• _Passage_
[START]

From: "juzhe.zhong@rivai.ai" <juzhe.zhong@rivai.ai>
To: rguenther <rguenther@suse.de>
Cc: gcc-patches <gcc-patches@gcc.gnu.org>,
richard.sandiford <richard.sandiford@arm.com>
Subject: Re: Re: [PATCH] VECT: Enhance SLP of MASK_LEN_GATHER_LOAD[PR111721]
Date: Fri, 13 Oct 2023 12:33:45 +0800 [thread overview]
Message-ID: <EFBA158316151AEB+202310131233452246141@rivai.ai> (raw)
In-Reply-To: <nycvar.YFH.7.77.849.2310121114030.8126@jbgna.fhfr.qr>
[-- Attachment #1: Type: text/plain, Size: 9353 bytes --]
Hi, Richi.
As you suggest, I keep MAK_LEN_GATHER_LOAD (...,-1) format and support SLP for that in V3:
https://gcc.gnu.org/pipermail/gcc-patches/2023-October/632846.html
Thanks.
juzhe.zhong@rivai.ai
From: Richard Biener
Date: 2023-10-12 19:14
To: juzhe.zhong@rivai.ai
CC: gcc-patches; richard.sandiford
Subject: Re: Re: [PATCH] VECT: Enhance SLP of MASK_LEN_GATHER_LOAD[PR111721]
On Thu, 12 Oct 2023, juzhe.zhong@rivai.ai wrote:
> In tree-vect-stmts.cc
>
> vect_check_scalar_mask
>
> Failed here:
>
> /* If the caller is not prepared for adjusting an external/constant
> SLP mask vector type fail. */
> if (slp_node
> && !mask_node
^^^
where's the mask_node?
> && SLP_TREE_DEF_TYPE (mask_node_1) != vect_internal_def)
> {
> if (dump_enabled_p ())
> dump_printf_loc (MSG_MISSED_OPTIMIZATION, vect_location,
> "SLP mask argument is not vectorized.\n");
> return false;
> }
>
> If we allow vect_constant_def, we should adjust constant SLP mask ? in the caller "vectorizable_load" ?
>
> But I don't know how to adjust that.
>
>
>
> juzhe.zhong@rivai.ai
>
> From: Richard Biener
> Date: 2023-10-12 17:55
> To: juzhe.zhong@rivai.ai
> CC: gcc-patches; richard.sandiford
> Subject: Re: Re: [PATCH] VECT: Enhance SLP of MASK_LEN_GATHER_LOAD[PR111721]
> On Thu, 12 Oct 2023, juzhe.zhong@rivai.ai wrote:
>
> > I tree-vect-slp.cc:
> > vect_get_and_check_slp_defs
> > 711:
> >
> > tree type = TREE_TYPE (oprnd);
> > dt = dts[i];
> > if ((dt == vect_constant_def
> > || dt == vect_external_def)
> > && !GET_MODE_SIZE (vinfo->vector_mode).is_constant ()
> > && (TREE_CODE (type) == BOOLEAN_TYPE
> > || !can_duplicate_and_interleave_p (vinfo, stmts.length (),
> > type)))
> > {
> > if (dump_enabled_p ())
> > dump_printf_loc (MSG_MISSED_OPTIMIZATION, vect_location,
> > "Build SLP failed: invalid type of def "

[END]

• _Objectives_
- A) Give every value that appears on a "Date:" header line in the patch thread.
- B) Write the next part of the patch thread, beginning right after its final line.
The listing that comes next is separate material with no connection to the patch thread.

• _Supplied data_
[START]

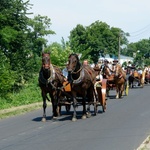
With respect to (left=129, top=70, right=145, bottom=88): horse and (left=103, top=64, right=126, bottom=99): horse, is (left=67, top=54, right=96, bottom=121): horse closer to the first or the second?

[END]

• _Exercise responses_
- A)
- Fri, 13 Oct 2023 12:33:45 +0800
- 2023-10-12 19:14
- 2023-10-12 17:55

- B)
> > "for variable-length SLP %T\n", oprnd);
> > return -1;
> > }
> >
> > Here mask = -1 is BOOLEAN type in tree-vect-patterns.cc reaching this condition, then SLP failed:
> > Build SLP failed: invalid type of def
>
> I think this can be restricted to vect_external_def, but some history
> might reveal the cases we put this code in for (we should be able to
> materialize all constants?). At least uniform boolean constants
> should be fine.
> >
> >
> >
> > juzhe.zhong@rivai.ai
> >
> > From: Richard Biener
> > Date: 2023-10-12 17:44
> > To: ???
> > CC: gcc-patches; richard.sandiford
> > Subject: Re: Re: [PATCH] VECT: Enhance SLP of MASK_LEN_GATHER_LOAD[PR111721]
> > On Thu, 12 Oct 2023, ??? wrote:
> >
> > > Thanks Richi point it out.
> > >
> > > I found this patch can't make conditional gather load succeed on SLP.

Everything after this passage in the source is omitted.